## [本文抜粋]
* * * * * * * * *

説明

インクジェット印刷機における印刷動作中の休止機能の実施方法

【課題】休止機能の開始後における温度および環境空気の印刷材料ウェブへの不所望の影響が最小になる方法を提供することである。
【解決手段】印刷ヘッドを有する印刷横バーを備えた印刷ユニットにより印刷材料ウェブを印刷し、ウェブ張力センサによって前記印刷材料ウェブのウェブ張力の実際値を測定し、印刷動作時に、前記ウェブ張力の実際値を前記印刷材料ウェブの動作張力の所定の動作目標値に制御し、休止機能の開始とともに前記印刷材料ウェブのウェブ張力をさらに制御して、前記印刷材料ウェブのウェブ張力の目標値を、前記印刷材料ウェブが休止後に当該休止の開始前に取っていた前記印刷ヘッドに対する位置を取るように変化し、休止の終了後、前記印刷材料ウェブのウェブ張力の実際値を前記印刷材料ウェブのウェブ張力の動作目標値に再び制御する。

【発明の詳細な説明】
【技術分野】
【0001】
種々の材料、たとえば紙からなるベルト状の記録担体である印刷材料ウェブを1つまたは複数の色で印刷するためにインクジェット印刷機が使用される。
【背景技術】
【0002】
このようなインクジェット印刷機の構造はたとえば特許文献1から公知である。ドロップオンデマンド方式(DoD)で動作するインクジェット印刷機は、インクチャネルを含むノズルを備えた1つまたは複数の印刷ヘッドを有し、ノズルのアクチュエータが印刷制御部により制御され、インキ滴が印刷材料ウェブの方向に励振され、インキ滴が印刷材料ウェブの方向に向けられ、そこで印刷画像に対して圧点を加える。アクチュエータはインキ滴を熱的に(バブルジェット)または圧電的に形成することができる。

* * * * * * * * *

## [データ欄]
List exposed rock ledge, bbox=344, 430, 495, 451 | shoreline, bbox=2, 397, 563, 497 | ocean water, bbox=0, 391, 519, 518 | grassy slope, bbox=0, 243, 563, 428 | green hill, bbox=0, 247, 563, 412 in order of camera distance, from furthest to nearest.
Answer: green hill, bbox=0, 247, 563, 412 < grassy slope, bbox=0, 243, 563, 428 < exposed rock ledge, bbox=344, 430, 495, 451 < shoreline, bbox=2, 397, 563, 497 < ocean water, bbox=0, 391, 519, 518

* * * * * * * * *

## [作業指示 1]
インクジェット印刷機の休止機能に関する本文抜粋では、アクチュエータはインキ滴をどのような方法で形成できるとされていますか。
## [作業指示 2]
インクジェット印刷機の休止機能に関する本文抜粋を2文で要約してください。
## [作業指示 3]
インクジェット印刷機の休止機能に関する本文抜粋を、最後の文の後から書き継いでください。

## [記述回答 1]
熱的に(バブルジェット)または圧電的に形成できるとされています。

## [記述回答 2]
この本文抜粋は、インクジェット印刷機で休止機能の開始後に温度や環境空気が印刷材料ウェブに与える不所望の影響を最小にする方法を課題としている。その解決手段では、印刷動作時にウェブ張力の実際値を動作目標値に制御し、休止機能の開始とともに、休止後に印刷材料ウェブが休止開始前の印刷ヘッドに対する位置を取るよう張力の目標値を変化させ、休止終了後に再び動作目標値に制御する。

## [記述回答 3]
【0003】
印刷材料ウェブを印刷する際には、印刷動作中に印刷材料ウェブを休止機能で保持することがしばしば必要である。これはたとえば印刷ジョブの校正後に見当品質をコントロールするため、または印刷材料ウェブの後処理後に問題を除去するためである。印刷材料ウェブの再始動後に、休止機能のスイッチオン後に印刷ヘッドの直下にあったウェブ区間に印刷画像障害が発生することがある。インクジェット印刷機、たとえばインクジェットシステムでは転写ゾーンが比較的大きいため、とくにカラー印刷では休止により発生した印刷画像障害が多数の刷り損じの原因となる。発生した印刷画像欠陥は、印刷画像歪みまたは色見当誤差である。その原因は、印刷材料ウェブの膨張または収縮が休止中に生じ、およびこれと結び付いた印刷材料ウェブの位置変化が印刷ヘッドの下に生じることである。
【0004】
図1に基づいてこれらの問題を説明する。図示されているのは印刷機DRのうち印刷ユニット1と印刷制御部2である。印刷材料ウェブ3に沿って印刷ユニット1が配置されており、この印刷ユニット1は印刷材料ウェブ3の搬送方向に順次並んだ印刷ヘッド5を備える印刷横バー4を有する。カラー印刷の場合には、たとえば印刷すべき色ごとにそれぞれ1つの印刷横バー4を設けることができる。印刷材料ウェブ3はアウトレットドラム9によって印刷横バー4を通過し、このとき印刷材料ウェブはサドル上で案内ドラム8と当接する。印刷ユニット1の入力端には回転数検出ドラム6が配置されており、この回転数検出ドラム6は印刷材料ウェブ3により駆動され、印刷材料ウェブ3の送り運動に依存して回転数パルスを形成する。この回転数パルスは印刷機制御部2に供給され、個々の印刷ヘッド5において印刷過程を開始する時点を設定するために印刷機制御部2によって使用される。印刷材料ウェブ3は、回転数検出ドラム6の前に配置された駆動ドラム7によって回転数検出ドラム6に供給される。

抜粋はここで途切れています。